Dawn was red when I reached the town and encountered a neat new sign with the ten Cyrillic characters spelling out “Zhawlty Nawshi” (желтый нож). Like the Texans, the Russians had literally translated Yellowknife.
I also encountered my first pair of Russian soldiers.
I’ll admit that their extreme burliness and even greater hairiness startled me at first. Ever since tearful Suzy the space hostess had mentioned “them fearful furry Russians,” I had assumed that all the references I heard to the hirsuteness of the Soviets were only one more ridiculous expression of that curse of Terran man, xenophobia.
Not so. The feet, hands, and faces, not to mention head, neck and ears, of these two infantrymen were entirely covered by thick fur, which also bulked up their coarsely woven summer uniforms. Their nails too were thickened, somewhat in the direction of claws, but seemingly not enough to interfere with humanoid manipulations.

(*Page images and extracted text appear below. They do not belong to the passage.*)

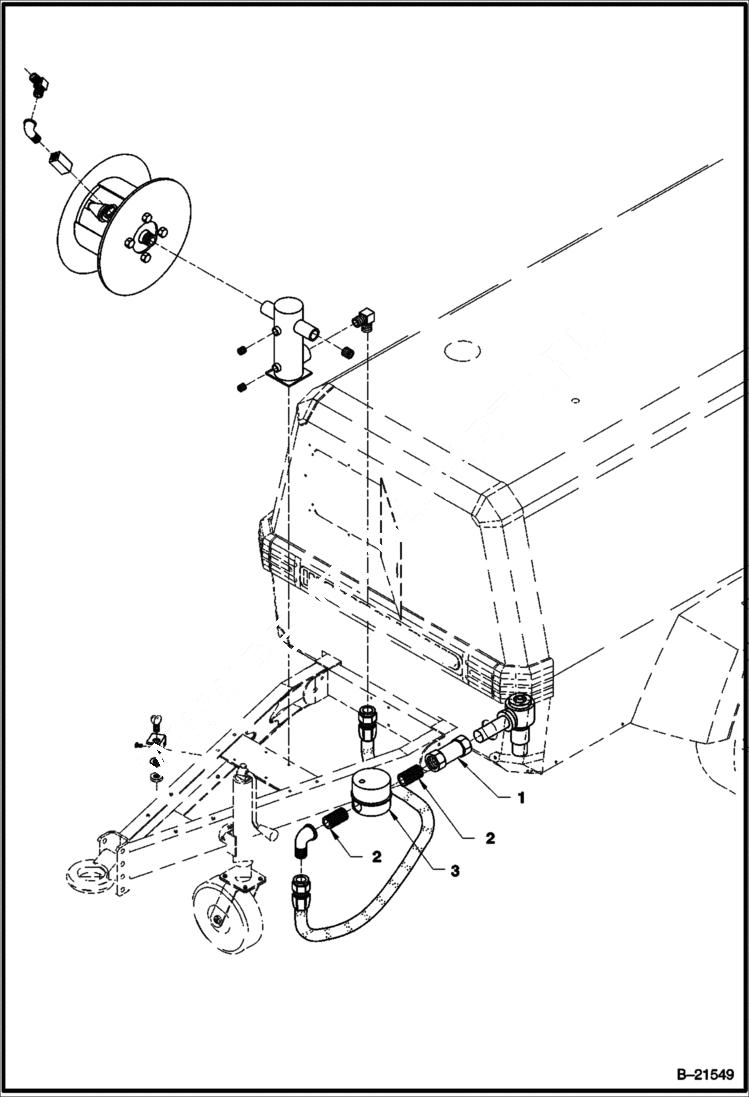 1

2

2

3

B–21549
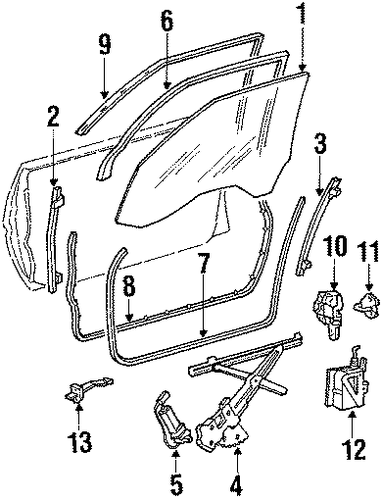 9
6
1
2
3
10
11
8
7
13
5
4
12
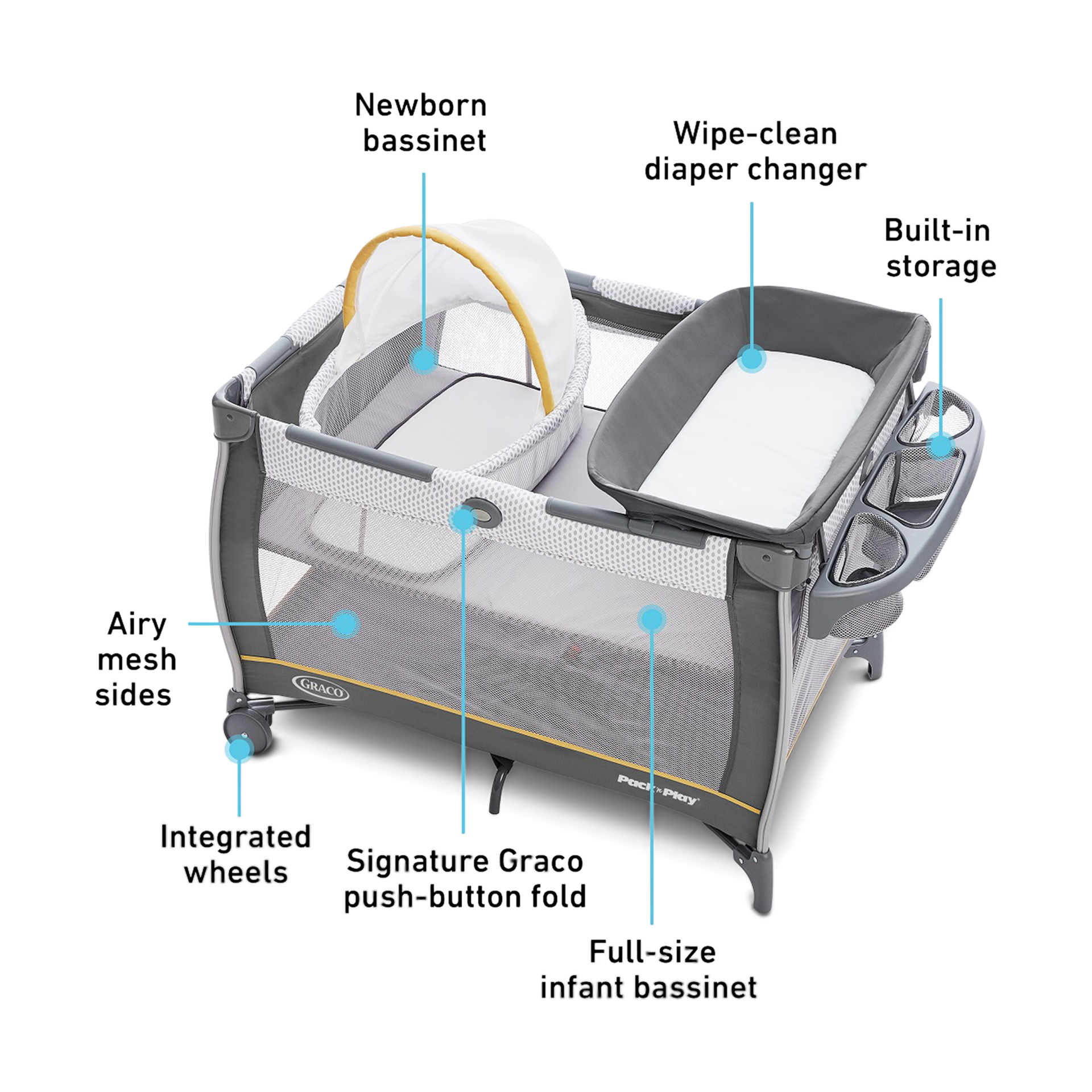 Newborn bassinet

Wipe-clean diaper changer

Built-in storage

Airy mesh sides

GRACO

Pack 'n Play

Integrated wheels

Signature Graco push-button fold

Full-size infant bassinet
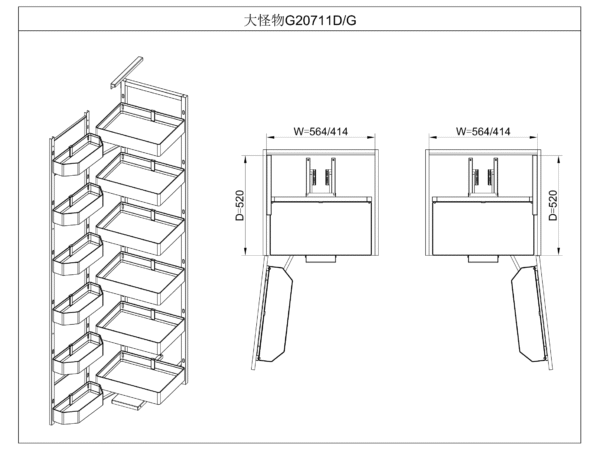 大怪物G20711D/G

W=564/414

D=520

W=564/414

D=520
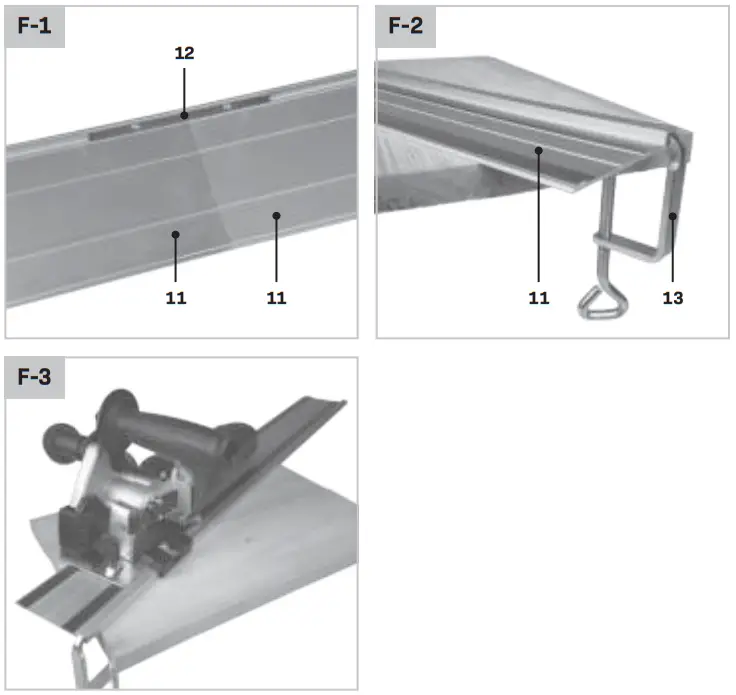 F-1

12

11

11

F-2

11

13

F-3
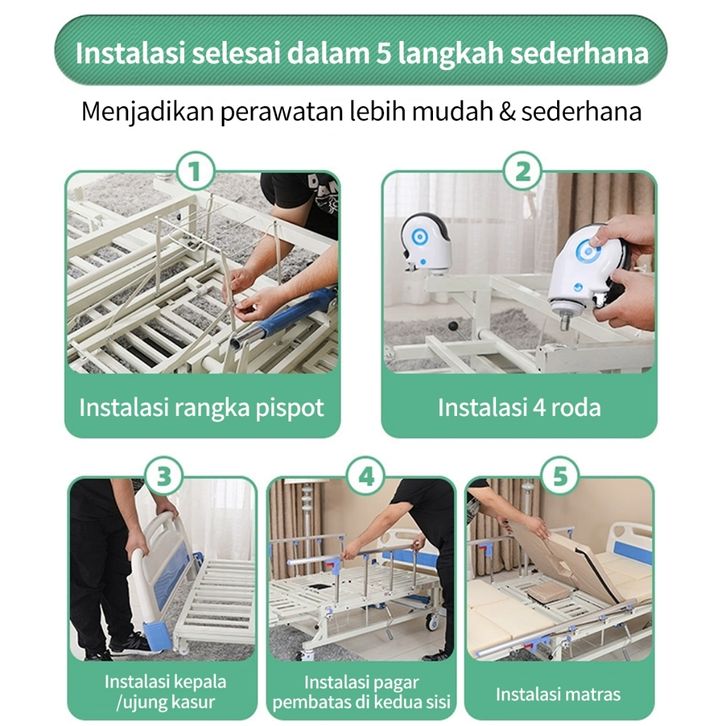 Instalasi selesai dalam 5 langkah sederhana

Menjadikan perawatan lebih mudah & sederhana

1

Instalasi rangka pispot

2

Instalasi 4 roda

3

Instalasi kepala /ujung kasur

4

Instalasi pagar pembatas di kedua sisi

5

Instalasi matras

After the first shock, the effect was delightful. The human eye looks quite soulful when surrounded by fur. It has something of the effect of a dolphin’s eye, while the fur itself modestly proclaims, “I am merely an animal, nothing special, comrade. There is nothing of the anthropocentric, supercilious, god-and-devil-creating witchdoctor about me.”
They seemed easily to accept my strangeness too, after a moment’s initial shock. Most cosmopolitan beasts, I thought.